In customary fashion local paper The Star failed to ask any questions either, choosing instead to trumpet the club’s prepared stance unchallenged under the headline ‘United outline thinking behind Board changes’. What happened to journalism?
UNFIT FOR PURPOSE
United manager Nigel Adkins must realise by now that he was hoodwinked last summer and he has a squad largely unfit for purpose. Contrary to popular opinion it takes a great deal of pain before the majority of United’s long suffering fans’ patience runs out.
It did, however, during the abject way United lost against Shrewsbury in their last league match at the Lane. It wasn’t the result that was the cause, miserable as it was.
The team’s lack of character and utter helplessness against mediocre opposition stoked frustration which erupted in a chant unprecedented in my 46 years of visiting the Lane. ‘Your not fit to wear the shirt’ boomed out from the Kop only four minutes into the second half as the Shrews, not believing their luck, went 4-1 ahead.
Adkins’ squad desperately needs the complete overhaul it should have had in the summer. The manager needs knowledgable and independent help if he is to rescue what is already shaping up to be another season of bitter disappointment.
Now he has got it in the guise of our engineering expert from Renishaw who will ‘chair the club's technical board which directs football recruitment at all levels’. He will be assisted by Shieber who ‘joins the technical board as its player contract negotiations manager’.
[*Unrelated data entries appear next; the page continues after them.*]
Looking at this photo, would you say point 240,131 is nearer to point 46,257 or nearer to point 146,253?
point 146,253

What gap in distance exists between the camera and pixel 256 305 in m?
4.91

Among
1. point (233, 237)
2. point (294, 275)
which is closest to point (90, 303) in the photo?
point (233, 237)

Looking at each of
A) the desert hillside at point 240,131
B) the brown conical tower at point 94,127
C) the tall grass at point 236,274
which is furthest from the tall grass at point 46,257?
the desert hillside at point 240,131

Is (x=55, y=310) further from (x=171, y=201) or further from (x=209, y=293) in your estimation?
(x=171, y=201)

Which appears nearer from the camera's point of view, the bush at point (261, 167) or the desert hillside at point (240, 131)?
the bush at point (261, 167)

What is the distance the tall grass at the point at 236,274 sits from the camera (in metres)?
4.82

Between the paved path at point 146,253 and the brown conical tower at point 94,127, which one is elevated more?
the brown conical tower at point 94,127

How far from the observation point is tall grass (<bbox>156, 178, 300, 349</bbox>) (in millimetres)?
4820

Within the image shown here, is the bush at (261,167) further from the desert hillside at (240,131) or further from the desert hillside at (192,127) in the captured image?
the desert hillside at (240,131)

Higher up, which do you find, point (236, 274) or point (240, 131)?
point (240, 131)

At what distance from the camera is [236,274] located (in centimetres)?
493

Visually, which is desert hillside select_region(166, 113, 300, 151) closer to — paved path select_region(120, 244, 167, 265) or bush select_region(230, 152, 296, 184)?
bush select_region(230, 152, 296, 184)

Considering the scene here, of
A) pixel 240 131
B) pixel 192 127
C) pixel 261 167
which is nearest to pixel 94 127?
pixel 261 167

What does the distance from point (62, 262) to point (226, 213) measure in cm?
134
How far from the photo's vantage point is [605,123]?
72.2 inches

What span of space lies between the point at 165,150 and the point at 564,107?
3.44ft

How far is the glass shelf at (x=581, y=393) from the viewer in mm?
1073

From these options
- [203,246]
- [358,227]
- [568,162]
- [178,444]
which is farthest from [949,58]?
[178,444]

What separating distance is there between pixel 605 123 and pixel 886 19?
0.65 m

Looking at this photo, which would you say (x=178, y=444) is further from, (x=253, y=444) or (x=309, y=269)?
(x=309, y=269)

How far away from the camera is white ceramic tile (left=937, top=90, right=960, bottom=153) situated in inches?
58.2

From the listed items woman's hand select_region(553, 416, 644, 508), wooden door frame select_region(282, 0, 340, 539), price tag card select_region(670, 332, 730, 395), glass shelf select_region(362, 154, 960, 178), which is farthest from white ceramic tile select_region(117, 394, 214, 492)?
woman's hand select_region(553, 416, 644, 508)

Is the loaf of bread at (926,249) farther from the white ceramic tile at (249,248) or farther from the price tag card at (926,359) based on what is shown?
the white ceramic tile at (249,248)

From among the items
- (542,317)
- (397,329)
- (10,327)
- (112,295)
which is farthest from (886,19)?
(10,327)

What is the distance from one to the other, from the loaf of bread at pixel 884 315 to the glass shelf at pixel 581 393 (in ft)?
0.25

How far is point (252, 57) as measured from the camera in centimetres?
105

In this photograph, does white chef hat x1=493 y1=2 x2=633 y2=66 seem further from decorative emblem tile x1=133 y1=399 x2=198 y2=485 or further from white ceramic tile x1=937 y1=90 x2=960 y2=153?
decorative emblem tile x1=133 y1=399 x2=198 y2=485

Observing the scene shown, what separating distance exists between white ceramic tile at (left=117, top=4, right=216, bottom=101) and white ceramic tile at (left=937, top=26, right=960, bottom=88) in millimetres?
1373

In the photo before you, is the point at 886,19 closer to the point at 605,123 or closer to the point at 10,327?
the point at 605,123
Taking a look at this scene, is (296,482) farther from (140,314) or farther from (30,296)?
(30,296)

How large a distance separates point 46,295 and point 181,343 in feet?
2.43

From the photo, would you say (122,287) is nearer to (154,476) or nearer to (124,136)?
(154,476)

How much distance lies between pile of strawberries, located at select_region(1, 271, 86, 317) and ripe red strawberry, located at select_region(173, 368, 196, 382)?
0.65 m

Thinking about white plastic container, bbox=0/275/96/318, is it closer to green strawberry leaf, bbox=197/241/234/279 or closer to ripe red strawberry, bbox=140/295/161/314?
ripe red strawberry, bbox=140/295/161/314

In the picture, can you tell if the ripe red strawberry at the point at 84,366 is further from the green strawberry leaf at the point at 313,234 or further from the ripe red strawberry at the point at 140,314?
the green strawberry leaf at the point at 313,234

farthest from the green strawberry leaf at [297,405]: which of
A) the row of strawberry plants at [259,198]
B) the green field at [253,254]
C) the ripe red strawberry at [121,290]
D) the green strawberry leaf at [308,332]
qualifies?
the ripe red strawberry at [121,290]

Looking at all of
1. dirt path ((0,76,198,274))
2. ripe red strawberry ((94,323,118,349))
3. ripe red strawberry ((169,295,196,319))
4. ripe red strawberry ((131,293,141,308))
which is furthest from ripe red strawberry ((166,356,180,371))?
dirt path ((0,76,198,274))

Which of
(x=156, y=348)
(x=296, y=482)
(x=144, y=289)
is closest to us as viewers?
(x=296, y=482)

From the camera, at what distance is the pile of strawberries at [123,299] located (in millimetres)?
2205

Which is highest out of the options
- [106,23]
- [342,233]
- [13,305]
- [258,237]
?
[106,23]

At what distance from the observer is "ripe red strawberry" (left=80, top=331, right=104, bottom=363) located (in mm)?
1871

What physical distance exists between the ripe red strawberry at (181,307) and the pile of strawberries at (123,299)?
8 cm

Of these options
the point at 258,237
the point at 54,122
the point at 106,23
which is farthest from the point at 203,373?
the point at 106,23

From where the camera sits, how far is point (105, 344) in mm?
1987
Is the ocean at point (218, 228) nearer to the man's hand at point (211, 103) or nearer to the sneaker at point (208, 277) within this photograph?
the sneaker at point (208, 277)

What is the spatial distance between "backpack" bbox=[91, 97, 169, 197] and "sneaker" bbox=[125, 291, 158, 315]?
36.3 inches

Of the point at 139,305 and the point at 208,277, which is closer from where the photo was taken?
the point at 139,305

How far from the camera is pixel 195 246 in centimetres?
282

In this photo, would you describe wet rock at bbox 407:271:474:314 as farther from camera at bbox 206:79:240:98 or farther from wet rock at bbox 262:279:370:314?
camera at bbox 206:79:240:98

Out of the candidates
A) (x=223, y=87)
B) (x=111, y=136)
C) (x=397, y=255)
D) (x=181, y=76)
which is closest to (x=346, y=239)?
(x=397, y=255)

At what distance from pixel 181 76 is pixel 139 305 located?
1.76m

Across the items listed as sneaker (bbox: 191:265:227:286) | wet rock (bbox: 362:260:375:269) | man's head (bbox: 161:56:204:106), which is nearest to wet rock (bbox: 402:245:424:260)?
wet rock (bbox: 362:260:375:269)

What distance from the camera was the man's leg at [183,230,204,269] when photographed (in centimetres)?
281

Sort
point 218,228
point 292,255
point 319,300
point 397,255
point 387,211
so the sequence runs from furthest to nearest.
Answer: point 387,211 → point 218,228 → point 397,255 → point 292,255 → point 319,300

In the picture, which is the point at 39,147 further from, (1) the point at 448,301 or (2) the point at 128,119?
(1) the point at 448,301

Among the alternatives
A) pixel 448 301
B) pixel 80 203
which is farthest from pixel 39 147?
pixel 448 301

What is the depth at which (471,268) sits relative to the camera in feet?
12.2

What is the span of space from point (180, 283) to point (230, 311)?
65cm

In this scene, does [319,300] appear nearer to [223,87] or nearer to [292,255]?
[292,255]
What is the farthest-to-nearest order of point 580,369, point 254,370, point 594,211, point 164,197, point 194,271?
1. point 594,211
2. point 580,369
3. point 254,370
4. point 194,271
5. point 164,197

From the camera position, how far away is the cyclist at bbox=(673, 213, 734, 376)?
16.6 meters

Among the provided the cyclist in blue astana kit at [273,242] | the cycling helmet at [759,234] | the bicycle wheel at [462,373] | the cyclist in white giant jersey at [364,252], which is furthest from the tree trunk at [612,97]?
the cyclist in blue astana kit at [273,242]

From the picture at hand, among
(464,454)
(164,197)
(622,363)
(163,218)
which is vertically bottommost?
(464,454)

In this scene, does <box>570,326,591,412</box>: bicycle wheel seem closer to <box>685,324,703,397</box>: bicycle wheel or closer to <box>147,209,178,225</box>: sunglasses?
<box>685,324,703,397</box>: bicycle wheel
United are either about to pull several rabbits out of the hat in the January transfer window, which is doubtful even if they wanted to, or Adkins will have to limp on largely with what he’s got and hope he can develop some backbone in the squad. Players of the quality United need come at a premium and are usually only available in the close season. January is a market for misfits. An exercise in getting rid of the unwanted. Any gems available are likely to be out of financial reach and/or unwilling to play at such a low level, especially if United remain adrift without a paddle.
Co-chairman Phipps said of the Board shake-up: “We suggested the move and put forward these candidates out of a desire to effect a step change in the performance of the club both on the pitch and off.”
The advisor to co-owner Prince Abdullah bin Mosaad bin Abdulaziz Al Saud, added: “We believe adding local football and business nous to the Board will strengthen operations in both places and provide a stronger presence in all that is done.”
Good luck with that. At this rate the prince will soon be wanting his pound back.